● **Aim of the exercise**: Images should be omitted while the rest of the data is duplicated exactly.
----------
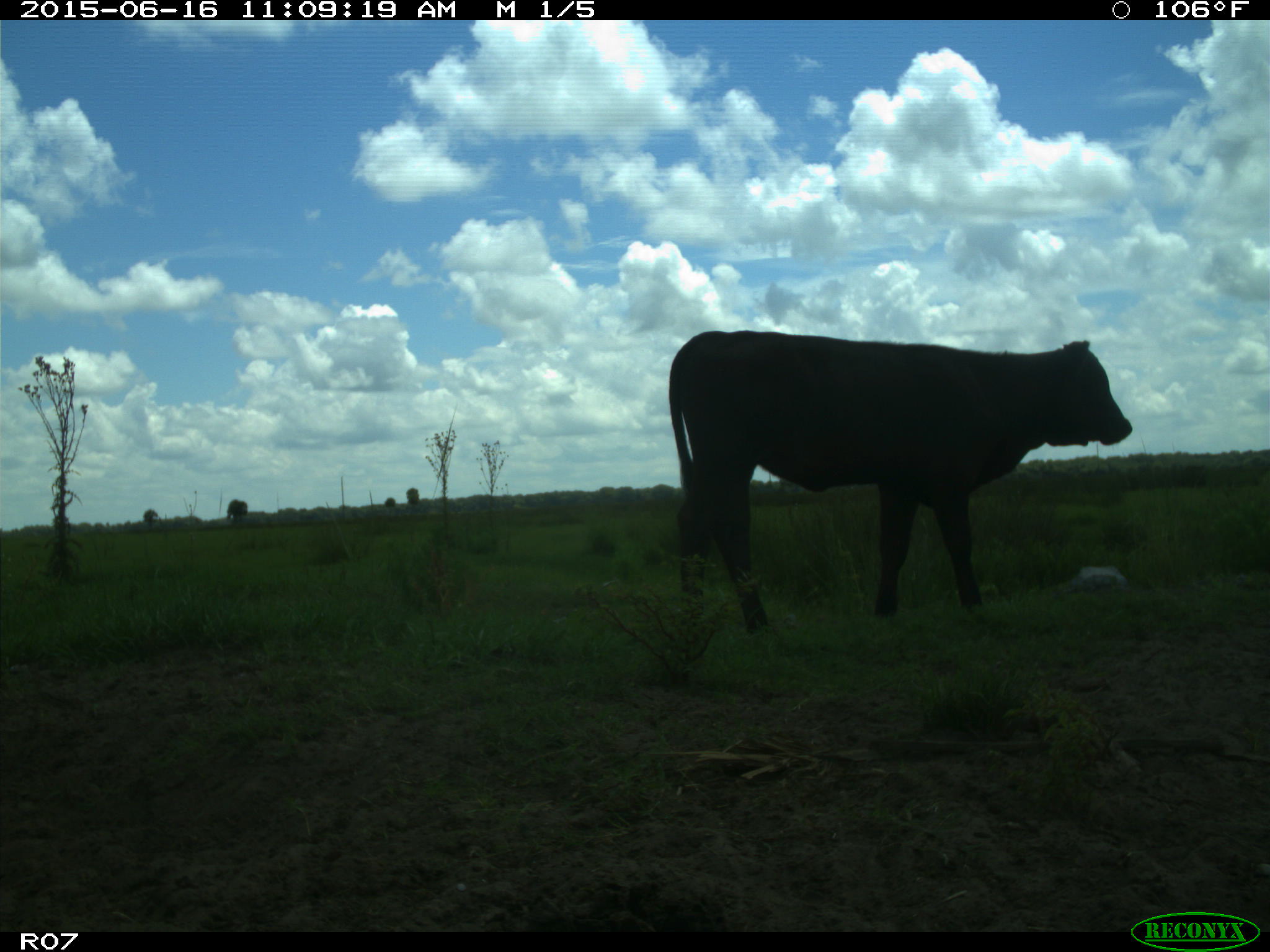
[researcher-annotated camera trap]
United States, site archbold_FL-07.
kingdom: Animalia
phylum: Chordata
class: Mammalia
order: Artiodactyla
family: Bovidae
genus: Bos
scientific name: Bos taurus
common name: domestic cow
----------
● **Task output**:
[researcher-annotated camera trap]
United States, site archbold_FL-07.
kingdom: Animalia
phylum: Chordata
class: Mammalia
order: Artiodactyla
family: Bovidae
genus: Bos
scientific name: Bos taurus
common name: domestic cow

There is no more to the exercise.